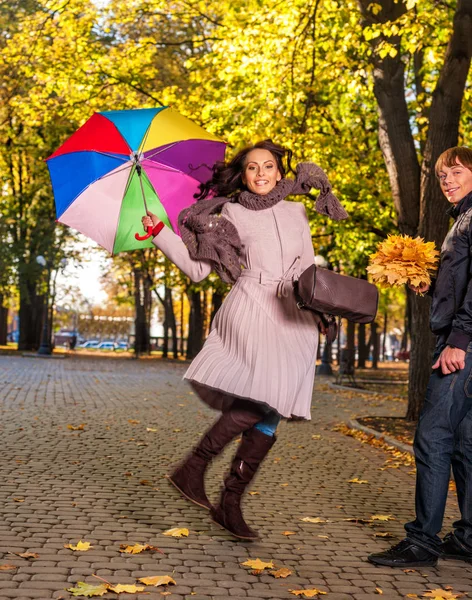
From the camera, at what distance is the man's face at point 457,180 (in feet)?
16.9

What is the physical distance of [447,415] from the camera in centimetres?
491

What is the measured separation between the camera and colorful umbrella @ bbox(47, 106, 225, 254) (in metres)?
6.07

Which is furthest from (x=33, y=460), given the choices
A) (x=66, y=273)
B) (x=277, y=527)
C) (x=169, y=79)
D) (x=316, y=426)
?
(x=66, y=273)

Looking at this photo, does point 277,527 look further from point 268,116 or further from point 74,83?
point 74,83

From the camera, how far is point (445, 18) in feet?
48.3

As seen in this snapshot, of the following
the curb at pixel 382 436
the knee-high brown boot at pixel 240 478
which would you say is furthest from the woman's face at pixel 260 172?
the curb at pixel 382 436

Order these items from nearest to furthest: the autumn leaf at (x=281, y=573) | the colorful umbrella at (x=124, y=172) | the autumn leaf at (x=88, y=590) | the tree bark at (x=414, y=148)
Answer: the autumn leaf at (x=88, y=590) < the autumn leaf at (x=281, y=573) < the colorful umbrella at (x=124, y=172) < the tree bark at (x=414, y=148)

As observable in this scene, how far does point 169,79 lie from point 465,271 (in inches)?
1051

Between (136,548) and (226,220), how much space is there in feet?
6.09

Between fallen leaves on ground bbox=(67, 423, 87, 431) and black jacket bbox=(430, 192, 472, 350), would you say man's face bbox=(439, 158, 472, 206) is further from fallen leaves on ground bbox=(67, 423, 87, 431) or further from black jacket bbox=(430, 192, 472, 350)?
fallen leaves on ground bbox=(67, 423, 87, 431)

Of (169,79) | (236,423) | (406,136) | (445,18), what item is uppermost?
(169,79)

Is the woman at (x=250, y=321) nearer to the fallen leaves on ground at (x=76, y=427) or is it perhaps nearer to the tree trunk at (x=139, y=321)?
the fallen leaves on ground at (x=76, y=427)

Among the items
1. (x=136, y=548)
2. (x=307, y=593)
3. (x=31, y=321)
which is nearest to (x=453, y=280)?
(x=307, y=593)

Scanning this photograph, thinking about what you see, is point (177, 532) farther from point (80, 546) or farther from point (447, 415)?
point (447, 415)
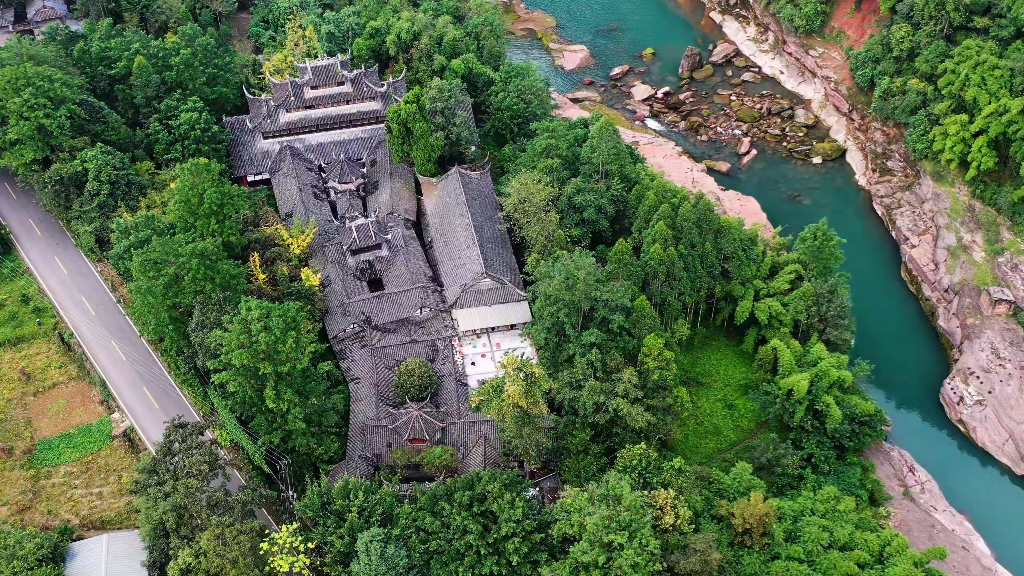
=-=-=
◆ Instructions to follow ◆
Copy the material word for word, from the line containing "Of (169,79) |" through the end of the material, leaving out the pictures.

◆ The reply ◆
Of (169,79) | (236,423) | (406,136) | (445,18), what item is uppermost?
(169,79)

Is the woman at (x=250, y=321) nearer to the fallen leaves on ground at (x=76, y=427) or is it perhaps nearer to the tree trunk at (x=139, y=321)?
the fallen leaves on ground at (x=76, y=427)

Among the items
1. (x=136, y=548)
2. (x=307, y=593)
3. (x=31, y=321)
which is nearest to (x=453, y=280)?
(x=307, y=593)

Scanning this photograph, thinking about what you see, is point (177, 532) farther from point (80, 546) or farther from point (447, 415)?
point (447, 415)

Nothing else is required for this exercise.